A Cultura, neste 2022, dispõe
de um orçamento que continua a representar menos de 0,3% do Orçamento de
Estado. Além desta catástrofe, que atrofia o desenvolvimento intelectual da
população, uma boa parcela dos municípios que conheço contam com fragilíssimos
vereadores na respetiva pasta. Tudo indica que são escolhidos a dedo pelo
presidente da Câmara, não para alavancar o progresso do setor, mas apenas para
“dar emprego a um amigo”.
São inúmeros os casos de inépcia,
basta observar superficialmente (não é necessário “cavar” muito para o
descobrir) o que ocorre nas autarquias do Oeste, para verificarmos o pouco que
a Cultura tem a oferecer.
A Cultura, em todas as suas
ramificações, tornou-se o primo pobre, aquele que não interessa ter por perto,
pois pode denegrir o “bom nome da família”, por isso, entrega-se a pasta a
qualquer um que não faça barulho, siga os protocolos, não peça dinheiro, fale
minimamente o português, e tenha pose, muita pose.

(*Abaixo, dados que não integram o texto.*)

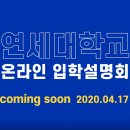 연세대학교
온라인 입학설명회

coming soon 2020.04.17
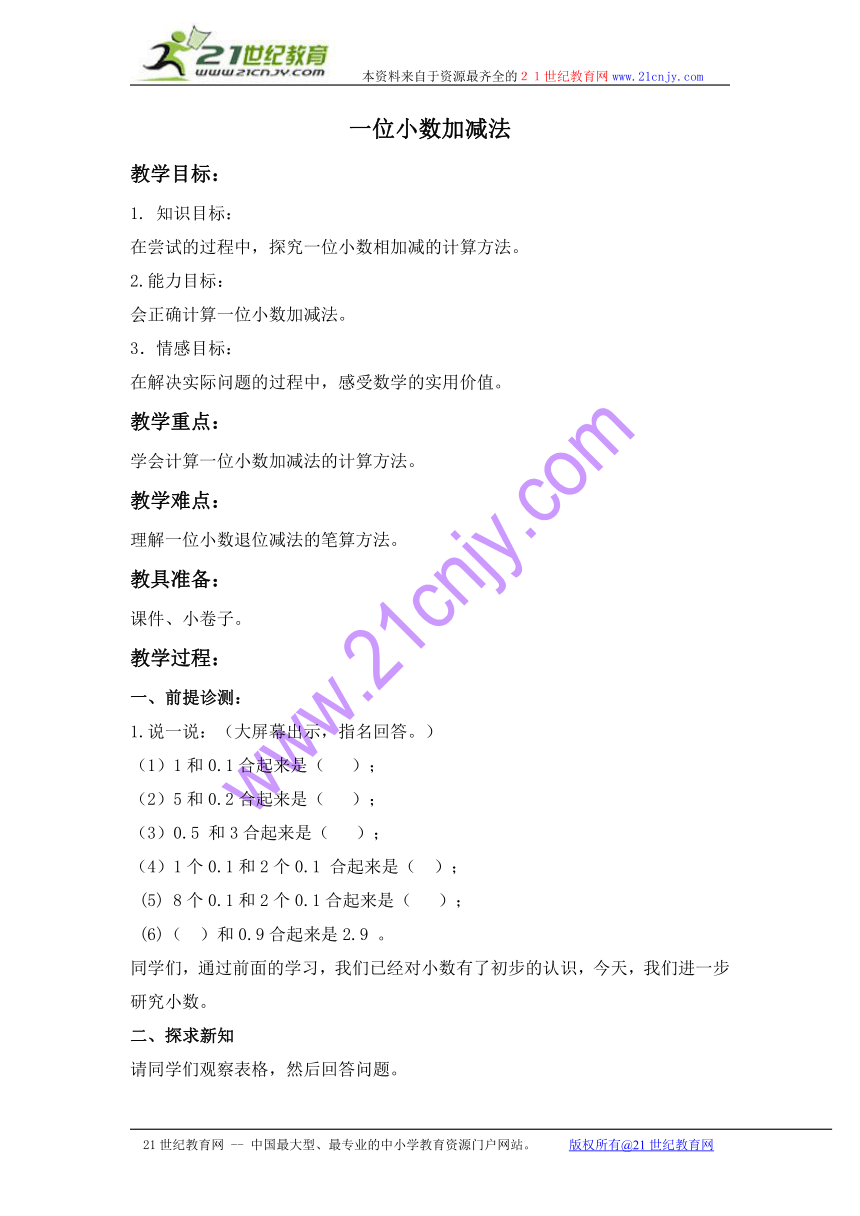 21世纪教育
www.21cnjy.com
本资料来自于资源最齐全的２１世纪教育网 www.21cnjy.com

一位小数加减法

教学目标：

1. 知识目标：

在尝试的过程中，探究一位小数相加减的计算方法。

2.能力目标：

会正确计算一位小数加减法。

3．情感目标：

在解决实际问题的过程中，感受数学的实用价值。

教学重点：

学会计算一位小数加减法的计算方法。

教学难点：

理解一位小数退位减法的笔算方法。

教具准备：

课件、小卷子。

教学过程：

一、前提诊测：

1.说一说：（大屏幕出示，指名回答。）

（1）1 和 0.1 合起来是（　　）；

（2）5 和 0.2 合起来是（　　）；

（3）0.5 和 3 合起来是（　　）；

（4）1 个 0.1 和 2 个 0.1 合起来是（　）；

(5) 8 个 0.1 和 2 个 0.1 合起来是（　　）；

(6)（　）和 0.9 合起来是 2.9 。

同学们，通过前面的学习，我们已经对小数有了初步的认识，今天，我们进一步研究小数。

二、探求新知

请同学们观察表格，然后回答问题。

www.21cnjy.com

21 世纪教育网 -- 中国最大型、最专业的中小学教育资源门户网站。　　版权所有@21 世纪教育网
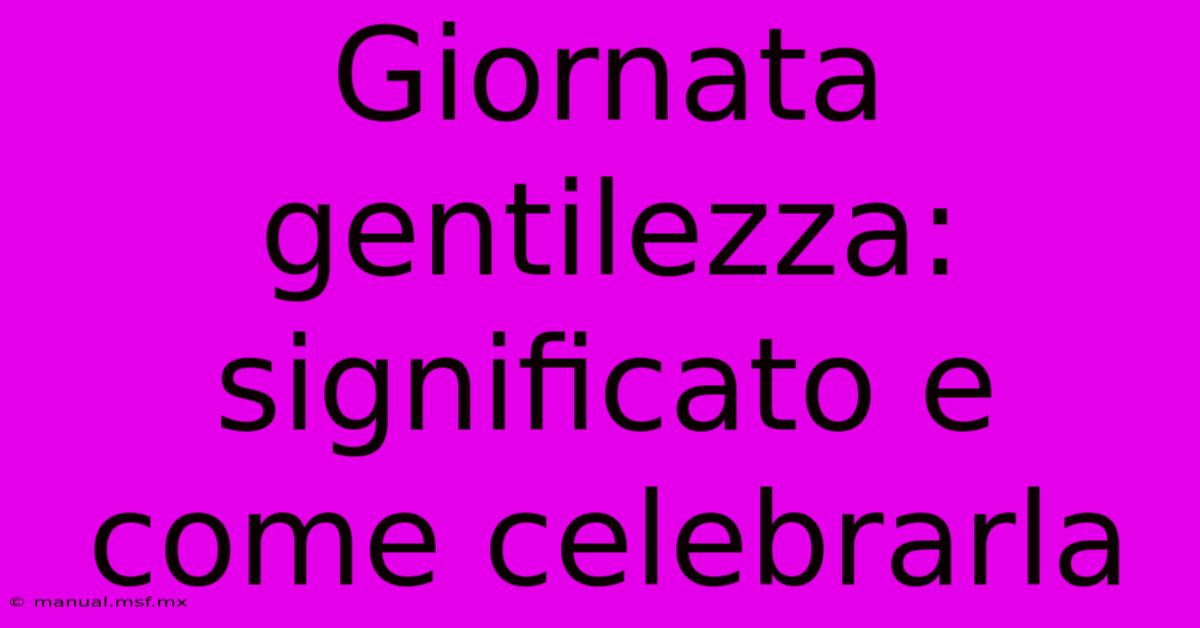 Giornata gentilezza: significato e come celebrarla

© manual.msf.mx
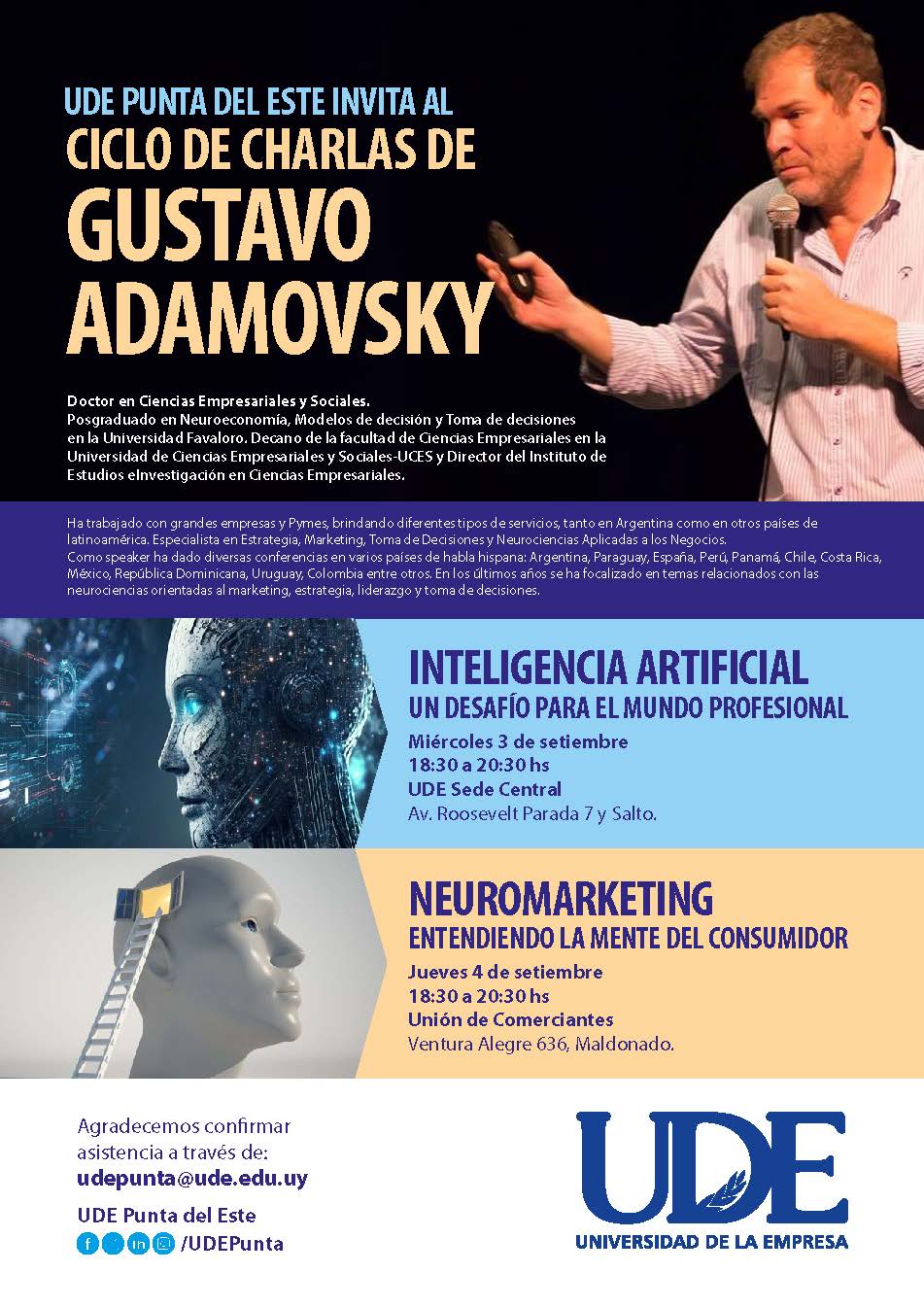 UDE PUNTA DEL ESTE INVITA AL
CICLO DE CHARLAS DE
GUSTAVO ADAMOVSKY

Doctor en Ciencias Empresariales y Sociales.
Posgraduado en Neuroeconomía, Modelos de decisión y Toma de decisiones en la Universidad Favaloro. Decano de la facultad de Ciencias Empresariales en la Universidad de Ciencias Empresariales y Sociales-UCES y Director del Instituto de Estudios eInvestigación en Ciencias Empresariales.

Ha trabajado con grandes empresas y Pymes, brindando diferentes tipos de servicios, tanto en Argentina como en otros países de latinoamérica. Especialista en Estrategia, Marketing, Toma de Decisiones y Neurociencias Aplicadas a los Negocios.
Como speaker ha dado diversas conferencias en varios países de habla hispana: Argentina, Paraguay, España, Perú, Panamá, Chile, Costa Rica, México, República Dominicana, Uruguay, Colombia entre otros. En los últimos años se ha focalizado en temas relacionados con las neurociencias orientadas al marketing, estrategia, liderazgo y toma de decisiones.

INTELIGENCIA ARTIFICIAL
UN DESAFÍO PARA EL MUNDO PROFESIONAL
Miércoles 3 de setiembre
18:30 a 20:30 hs
UDE Sede Central
Av. Roosevelt Parada 7 y Salto.

NEUROMARKETING
ENTENDIENDO LA MENTE DEL CONSUMIDOR
Jueves 4 de setiembre
18:30 a 20:30 hs
Unión de Comerciantes
Ventura Alegre 636, Maldonado.

Agradecemos confirmar asistencia a través de:
udepunta@ude.edu.uy

UDE Punta del Este
/UDEPunta

UDE
UNIVERSIDAD DE LA EMPRESA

Como exemplo, sito o que se
passa nas Caldas da Rainha, que só consegue ter alguma expressão cultural
porque os artistas locais asseguram a qualidade dos eventos onde estão
envolvidos.
Infelizmente não são todos que
conseguem aguentar-se sem apoios. Devido ao desinteresse em assegurar verdadeiramente
os grandes dons, o concelho tem perdido muitos talentos. Agora é a vez de um
dos melhores ceramistas, de reconhecido valor nacional, sentir necessidade de
mudar o seu ateliê para uma região que o valorize e apoie.
Além disso: Um pouco do teatro
local sobrevive graças ao extraordinário esforço do grupo profissional
existente (não há nenhum tipo de auxílio ao teatro amador, que é completamente
desvalorizado/desconhecido pela vereação da Cultura). As artes plásticas,
coitadas, estão a agonizar (os museus sob tutela da mesma vereação são apenas
depósitos de obras de arte. Não há um programa específico, bem elaborado, para
cada um. Somente o esforço hercúleo da direção e dos funcionários os fazem
“respirar”). A literatura, ronda o miserável, está morta e enterrada (somente
os amigalhaços do poder têm espaço de ação, e são considerados revelantes).
Para piorar, não há um discernimento
acerca de quais as diferenças entre entretenimento e cultura, o que faz a
maioria da população acreditar que um certame com cavalos, ou uma tourada, são
eventos culturais.
Analisando a situação com
transparência e correção vemos que a questão geral prende-se a um pensamento de
André Malraux (1901-1976): “A cultura, sob todas as formas de arte, de amor e
de pensamento, através dos séculos, capacitou o homem a ser menos escravizado”.
Pois é exatamente aqui que dorme o problema: Quanto mais inculto e menos esclarecido,
maior a possibilidade do ser humano ser um escravo do poder. É triste, pois estamos
a viver, na Cultura, uma fase muito pior do que aquela que se via durante o
Estado Novo (1933-1974).
Para ilustrar: Quando o Dr.
António de Oliveira Salazar (1889-1970) nomeou António Ferro (1895-1956) para
comandar o destino do Secretariado da Propaganda Nacional (SPN), fê-lo devido
ao profundo conhecimento cultural do escolhido, pois o prestigiado intelectual
era escritor de renome, jornalista, conferencista, diretor das revistas
“Ilustração Portuguesa” e “Orpheu”, criador do “Teatro Novo” (Lisboa) e,
posteriormente, diretor da Emissora Nacional.
Atualmente, os vereadores da
Cultura ostentam roupa de marca, nariz empinado, diversos diplomas espetados na
parede, e um tremendo pastiche intelectual. São raros os que possuem
conhecimento para estar à frente de tão importante pelouro.
José Ortega y Gasset
(1883-1955) continua com muita razão: “A Cultura é uma necessidade
imprescindível de toda uma vida, é uma dimensão constitutiva da existência
humana, como as mãos são um atributo do homem”.